Monday, 17 November 2014

Auxiliary Constitutions and Recruitment: some thoughts

It's become quite clear that spending too much time with one person is bound to bring some disquietude.  And, I've been spending too much time with Procopius.  So, where possible, I've taken a little break to continue work on finishing up a project on the Roman military in the Moesias.

Today I've been thinking about auxiliary constitutions (the official citizenship document in Rome) and diplomas (the copies, the ones found all across the empire), and the related matter of recruitment.  Just read a paper by Paul Holder on copies of constitutions.  He calculated that if every province with auxiliary units had men eligible for discharge every year there could have been some 4,000 men "recorded on the original bronze constitutions set up at Rome".  That's a staggering number - and as I said just an estimate.  The figures that supported his claim include:  c. 50% of serving men lasted 25 years and so were eligible for discharge; 10 men each year from a quingenary unit (about 500-man unit); 18 men from a milliary unit (about 800-1000-men); 370 units in existence during the reign of Hadrian.  A number of questions popped into my mind upon reading this (and some of this other observations).

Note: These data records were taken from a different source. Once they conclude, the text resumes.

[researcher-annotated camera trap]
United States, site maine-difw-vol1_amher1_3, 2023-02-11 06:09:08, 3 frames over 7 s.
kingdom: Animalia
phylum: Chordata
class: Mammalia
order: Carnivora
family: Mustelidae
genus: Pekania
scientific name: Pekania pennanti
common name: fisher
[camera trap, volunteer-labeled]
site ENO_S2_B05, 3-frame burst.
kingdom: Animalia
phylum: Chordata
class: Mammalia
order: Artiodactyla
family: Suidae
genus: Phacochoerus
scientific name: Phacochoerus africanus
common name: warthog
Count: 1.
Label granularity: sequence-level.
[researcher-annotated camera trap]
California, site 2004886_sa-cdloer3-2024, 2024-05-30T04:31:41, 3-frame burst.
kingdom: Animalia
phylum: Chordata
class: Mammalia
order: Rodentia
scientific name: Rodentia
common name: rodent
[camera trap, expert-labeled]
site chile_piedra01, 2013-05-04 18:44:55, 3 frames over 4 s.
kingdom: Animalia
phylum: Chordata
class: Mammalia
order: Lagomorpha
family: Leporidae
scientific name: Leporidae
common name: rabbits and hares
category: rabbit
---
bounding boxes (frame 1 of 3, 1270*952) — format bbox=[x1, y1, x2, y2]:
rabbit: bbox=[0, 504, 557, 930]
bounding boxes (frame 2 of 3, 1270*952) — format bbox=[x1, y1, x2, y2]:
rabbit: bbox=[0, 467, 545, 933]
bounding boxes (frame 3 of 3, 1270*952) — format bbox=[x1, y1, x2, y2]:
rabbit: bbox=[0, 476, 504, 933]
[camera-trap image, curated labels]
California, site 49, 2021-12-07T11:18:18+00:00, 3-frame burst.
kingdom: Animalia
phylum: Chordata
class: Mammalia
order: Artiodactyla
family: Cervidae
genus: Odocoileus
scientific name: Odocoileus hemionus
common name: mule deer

First, if those numbers hold up, and they don't seem unreasonable to me at first glance, how many bronze constitutions might have been produced and stored in Rome each year?  Would there necessarily have been just the one constitution issued per province per year?  Would the government want a record of each soldier?  Depending on how the numbers add up, we could be dealing with a staggering number of documents kept by Rome.  Would there be some sort of file for each soldier that tracked his record throughout his career?  Would this be in Rome, or would it just be an outline, so to speak there, with the details in his respective province?  Or, would it all be kept in his province?  And yet, many soldiers moved around (or those with some initiative might), and so would a file move with him?  Perhaps these would have been on less permanent materials, and only the really important stuff, like discharge certificates, would be recorded on permanent materials.  Anyway, it might be that this is unanswerable, but I thought I'd ask anyway.

The other issue alluded to above was recruitment.  Should we expect regular recruitment, that is a consistent number of men each and every year?  Or was it always, or partly, a hodgepodge approach?  Things are happening in province X, how many men are in province X, and so let's then raise Y men to compensate.  Most likely it always did vary - we know additional units (both auxiliary and legionary) were raised at different times.  Some units were lost, some were depleted, and some additional ones were needed for major campaigns, like Trajan's war of conquest.  I guess that means we should expect some 25 years or so after the start of a major campaign that there should be an explosion, of sort, of men available for discharge.  And yet, these new units often weren't disbanded once a war ended.  A unit might move on, but they didn't get dissolved just because a war was over.  Perhaps then it's a series of steady periods of recruitment followed by giant spikes at war time (major war).

I think I might be rambling stop.  Besides, I have some diplomas to read/compare, and some more reading to do.  Thinking too about the merits of updating Watson's The Roman Soldier.